The following article was written by NHWI Founding Mother Pat Yosha on this, the 2013 Equal Pay Day (the day a woman must work until in this year to have made the same money a man made by the end of the last year).



            April 9 is Equal Pay Day. Fifty years after President Kennedy signed the Equal Pay Act, (June 1963), women in New Hampshire still earn only 77cents for  every dollar a man makes!  The gender pay gap is a problem that won’t go away. But this is not only a gender issue, pay inequity is a problem that affects families.

Women’s lower earning ability, because of failure of some employers to follow the law and economically sensible practices, results in weakened ability for them to support their families, less financial security upon retirement, lower social security benefits, pension plans and savings ability.

Why does this situation persist, even when there are laws making wage discrimination illegal? One, of course, is history. Women were traditionally paid less than men because they were viewed as less essential to total family income, thought to be  less capable than men, and  were generally  in gender- segregated jobs which were thought to require fewer skills and less education that men’s traditional occupations.  Many  women themselves had lower salary expectations than men.

Another is the continued resistance of some employers to equal pay for equal work. Policies of not sharing wage information with one’s colleagues persisted for years in many industries, and women were not accustomed to articulating their need for a raise. In some organizations, employers simply changed job titles so that it appeared there was a task/skill differential for men and women that justified unequal pay. And all too often, employers used the argument that  women would take time off to raise babies, and therefore an investment in higher salaries for them  was  not profitable.

We are all aware that times have changed, but  they have not changed adequately. Attempts to end pay discrepancies between women and men for equal work have been met not only with employer resistance, but also  with government resistance.
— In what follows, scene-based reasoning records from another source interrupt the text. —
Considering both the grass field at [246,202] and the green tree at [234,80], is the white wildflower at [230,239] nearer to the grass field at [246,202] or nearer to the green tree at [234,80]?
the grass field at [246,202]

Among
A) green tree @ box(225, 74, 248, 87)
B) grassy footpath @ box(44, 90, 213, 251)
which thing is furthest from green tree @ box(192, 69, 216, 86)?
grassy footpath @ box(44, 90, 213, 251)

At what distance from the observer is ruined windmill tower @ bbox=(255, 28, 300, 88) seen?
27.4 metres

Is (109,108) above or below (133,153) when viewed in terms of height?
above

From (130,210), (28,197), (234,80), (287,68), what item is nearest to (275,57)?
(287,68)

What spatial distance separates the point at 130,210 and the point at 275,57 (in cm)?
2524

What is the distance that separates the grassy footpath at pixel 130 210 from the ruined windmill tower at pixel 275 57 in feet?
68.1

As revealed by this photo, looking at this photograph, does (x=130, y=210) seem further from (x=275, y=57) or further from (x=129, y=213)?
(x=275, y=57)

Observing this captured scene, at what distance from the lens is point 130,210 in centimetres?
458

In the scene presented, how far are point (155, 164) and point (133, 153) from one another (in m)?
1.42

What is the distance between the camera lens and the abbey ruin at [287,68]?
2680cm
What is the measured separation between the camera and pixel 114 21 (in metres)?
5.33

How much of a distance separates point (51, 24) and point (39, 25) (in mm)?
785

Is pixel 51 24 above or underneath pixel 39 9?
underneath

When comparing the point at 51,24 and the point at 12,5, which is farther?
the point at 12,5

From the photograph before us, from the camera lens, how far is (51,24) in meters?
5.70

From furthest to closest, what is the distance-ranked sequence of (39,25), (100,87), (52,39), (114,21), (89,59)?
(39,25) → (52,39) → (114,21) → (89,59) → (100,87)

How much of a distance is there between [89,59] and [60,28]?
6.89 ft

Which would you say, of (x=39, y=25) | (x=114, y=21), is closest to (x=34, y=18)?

One of President Obama’s first acts as President was the signing of the Lily Ledbetter Fair Pay Restoration Act in 2009, which allows victims of pay discrimination to file a complaint with the government against their employer within 180 days of their last paycheck. The catch, in the past at least, is that employees did not always know within 180 days that there was a pay differential – because of the practice of non-open salary discussions and unpublished salary scales! To remedy the continued inequities, the Paycheck Fairness Act has been reintroduced in Congress. Senator Jeanne Shaheen and Representative Carol Shea-Porter are cosponsors of these bills in their respective houses of the Legislature.

Younger women have always had earnings more compatible than those of their elders.  The wage gap of women under 25 is about 7%. Better. But not equal.

What can we do to change the situation? We can put pressure on ALL of Congress to vote for  the Paycheck Fairness Act. Remind them that the pay gap is real, and it’s an issue that matters to millions of women and their families.  We can gather information by reading onlilne “A Guide to Women’s Equal Pay Rights”, published by the Women’ Bureau of the U.S. Department of Labor.

And we can each call attention to the equal pay issue by wearing RED on April 9, Equal Pay Day!